* Assignment
Exactly what is written in the records below should be returned, minus the images.

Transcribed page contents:
════════

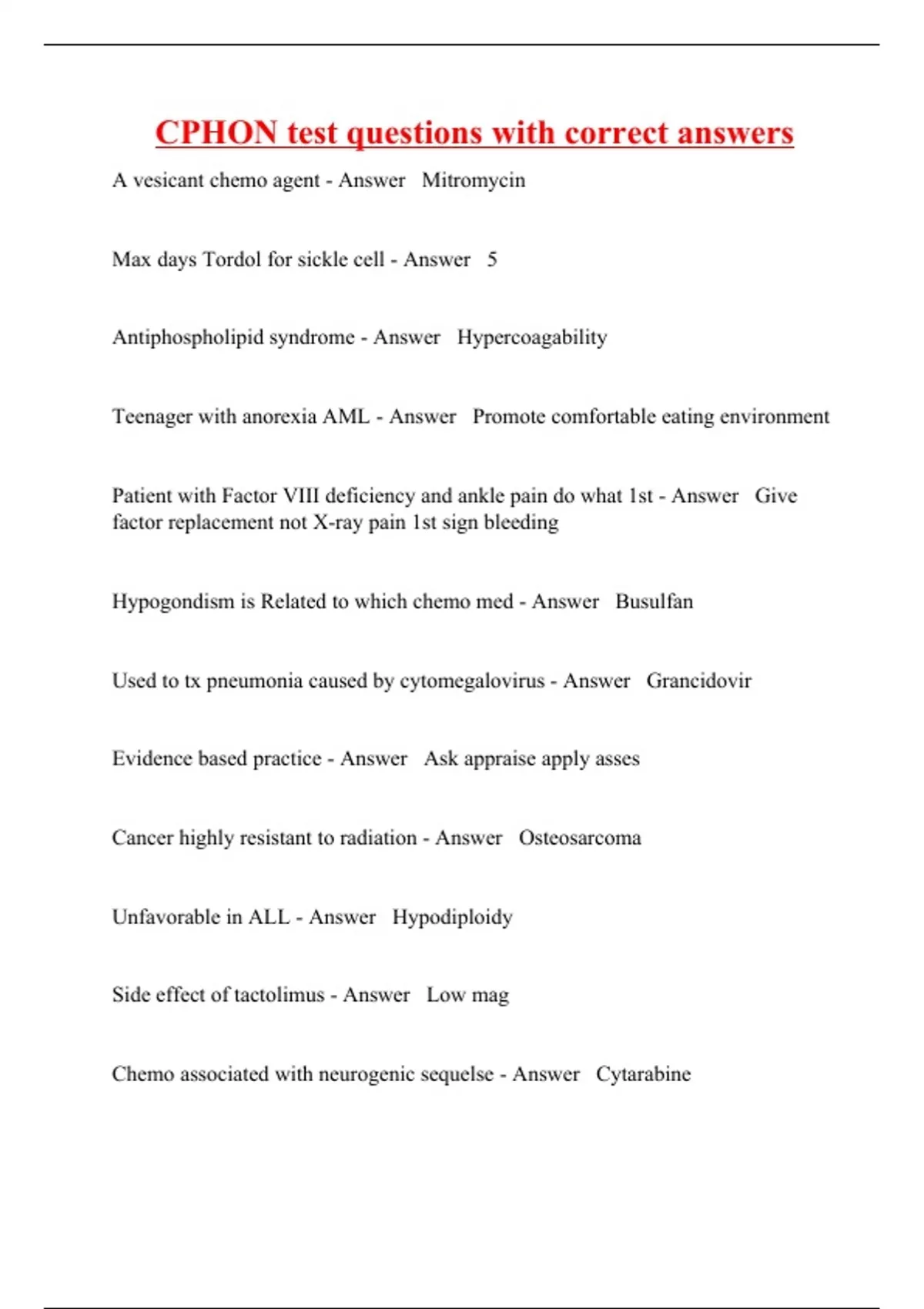 CPHON test questions with correct answers

A vesicant chemo agent - Answer Mitromycin

Max days Tordol for sickle cell - Answer 5

Antiphospholipid syndrome - Answer Hypercoagability

Teenager with anorexia AML - Answer Promote comfortable eating environment

Patient with Factor VIII deficiency and ankle pain do what 1st - Answer Give factor replacement not X-ray pain 1st sign bleeding

Hypogondism is Related to which chemo med - Answer Busulfan

Used to tx pneumonia caused by cytomegalovirus - Answer Grancidovir

Evidence based practice - Answer Ask appraise apply asses

Cancer highly resistant to radiation - Answer Osteosarcoma

Unfavorable in ALL - Answer Hypodiploidy

Side effect of tactolimus - Answer Low mag

Chemo associated with neurogenic sequelse - Answer Cytarabine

════════

* Answer section
 CPHON test questions with correct answers

A vesicant chemo agent - Answer Mitromycin

Max days Tordol for sickle cell - Answer 5

Antiphospholipid syndrome - Answer Hypercoagability

Teenager with anorexia AML - Answer Promote comfortable eating environment

Patient with Factor VIII deficiency and ankle pain do what 1st - Answer Give factor replacement not X-ray pain 1st sign bleeding

Hypogondism is Related to which chemo med - Answer Busulfan

Used to tx pneumonia caused by cytomegalovirus - Answer Grancidovir

Evidence based practice - Answer Ask appraise apply asses

Cancer highly resistant to radiation - Answer Osteosarcoma

Unfavorable in ALL - Answer Hypodiploidy

Side effect of tactolimus - Answer Low mag

Chemo associated with neurogenic sequelse - Answer Cytarabine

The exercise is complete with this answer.